Desperate to let his family know what had happened, Miklosi threw a letter out of the train that was taking him to the labor camp. A photo of that letter is part of an exhibit now at the House of Terror. Miklosi only returned home on Dec. 13, 1947, after his father's determined Soviet boss at a Budapest weapons factory had him tracked down through the International Red Cross.
"The aim of the memorial year is to call attention to the fact that the suffering of the Hungarian people did not end with the end World War II," Schmidt said. "When the Red Army crossed the Hungarian border, it immediately began gathering up those it thought could be politically dangerous. They included prisoners of war, those rounded up for political reasons, those of German descent or with German names and civilians captured at random."
After his capture, Miklosi told officials he was born in 1927, hoping to fool the Soviets into believing he was not yet 18, as some underage prisoners were being released. The scheme backfired, because the Soviets kept him anyway, and later the Red Cross spent many fruitless months looking for someone with the same name who was born in 1926. Finally, Miklosi's identity was confirmed and he was sent home.
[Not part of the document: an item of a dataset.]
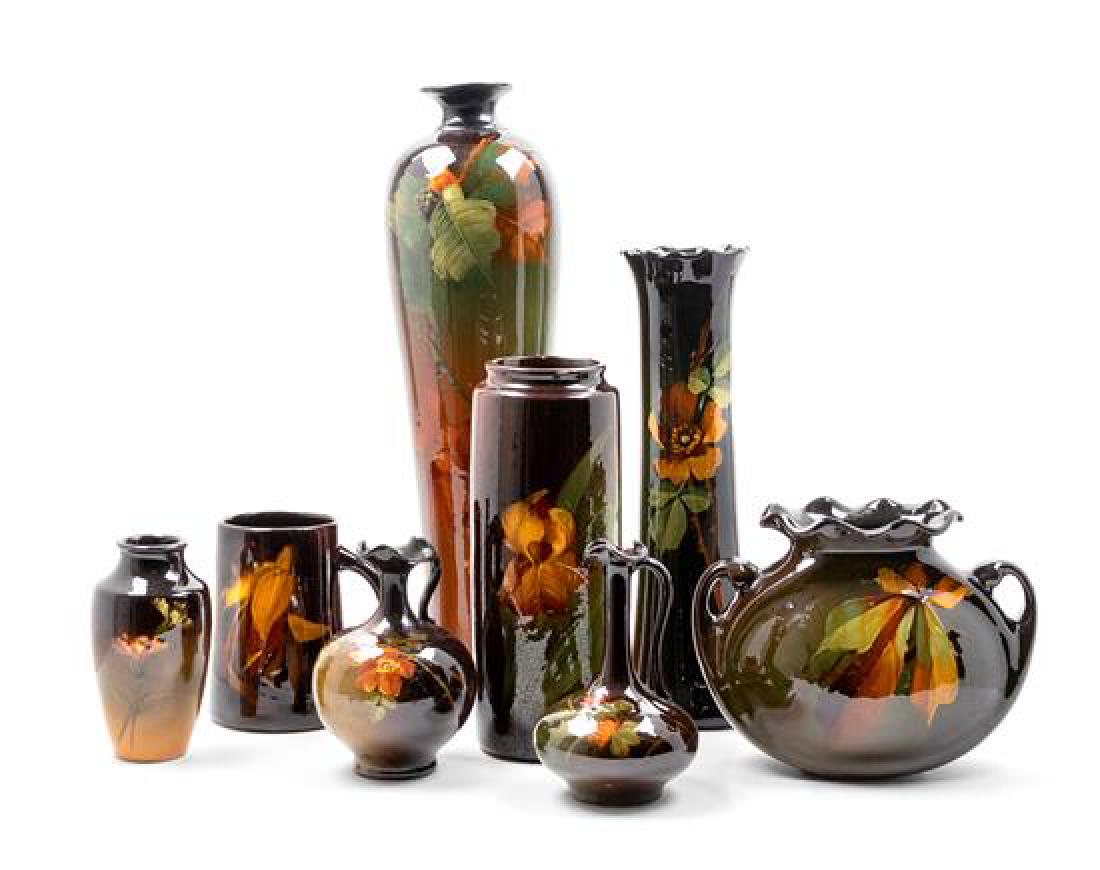 A Group of Eight Weller Pottery Vases Height of tallest (1 of 1)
"I'm not complaining, because I was young," said Miklosi, who still remembered being constantly hungry and homesick. "The ones in trouble were those who had children, a wife. By the third year ... they had lost their minds. I could stand the pace. I toughened up."
During his 34 months in captivity, Miklosi lived in different prison barracks and braved temperatures of minus 30 degrees Celsius (minus 22 degrees Fahrenheit). He was forced to do jobs like cleaning ditches in an apple orchard, dismantling a blown-up sugar factory and harvesting wheat with a scythe. Those who tried to escape were beaten, often killed.
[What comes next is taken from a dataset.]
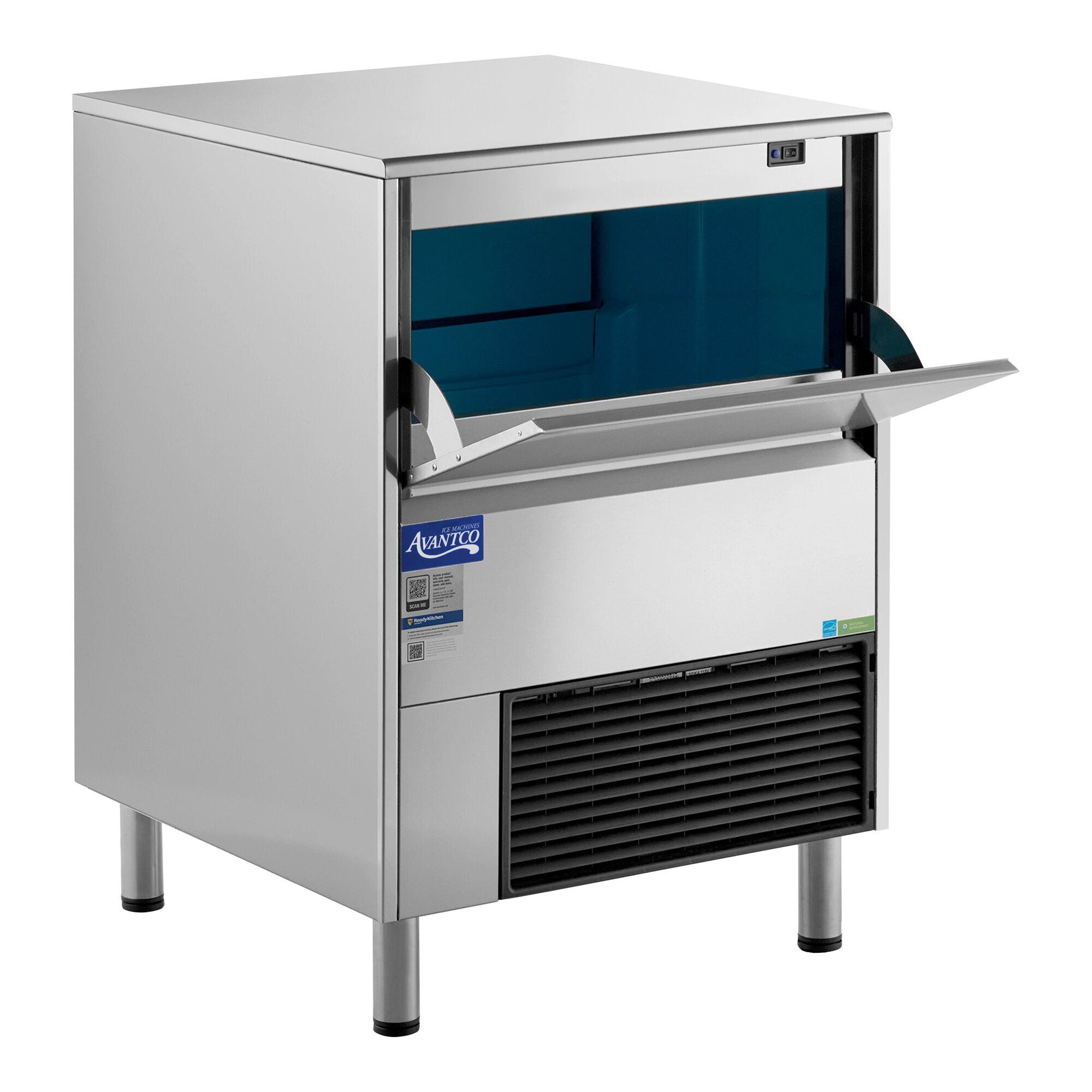 An undercounter air-cooled ice machine with a stainless steel exterior and a front-opening bin.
"The Soviet Union lost 26 million people in World War II," said Schmidt. "It simply needed manpower to rebuild the country, so they took these many hundreds of thousands of people from Hungary for slave labor."
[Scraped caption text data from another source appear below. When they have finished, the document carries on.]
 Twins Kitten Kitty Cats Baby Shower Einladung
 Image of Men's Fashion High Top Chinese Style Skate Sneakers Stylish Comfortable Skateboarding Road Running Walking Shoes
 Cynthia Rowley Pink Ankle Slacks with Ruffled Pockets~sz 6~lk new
Now 88, Miklosi, who later became a photographer and a painter, spends his afternoons on a stool at a Budapest train station, selling his autobiography out of a briefcase. "I've been selling the book for nearly 10 years. At least 3,000 teachers have bought it," said Miklosi, whose primary goal was for his five grandchildren to learn about his labor camp experiences. "I want today's youth to know about it."
Jim Heintz contributed to this story from London.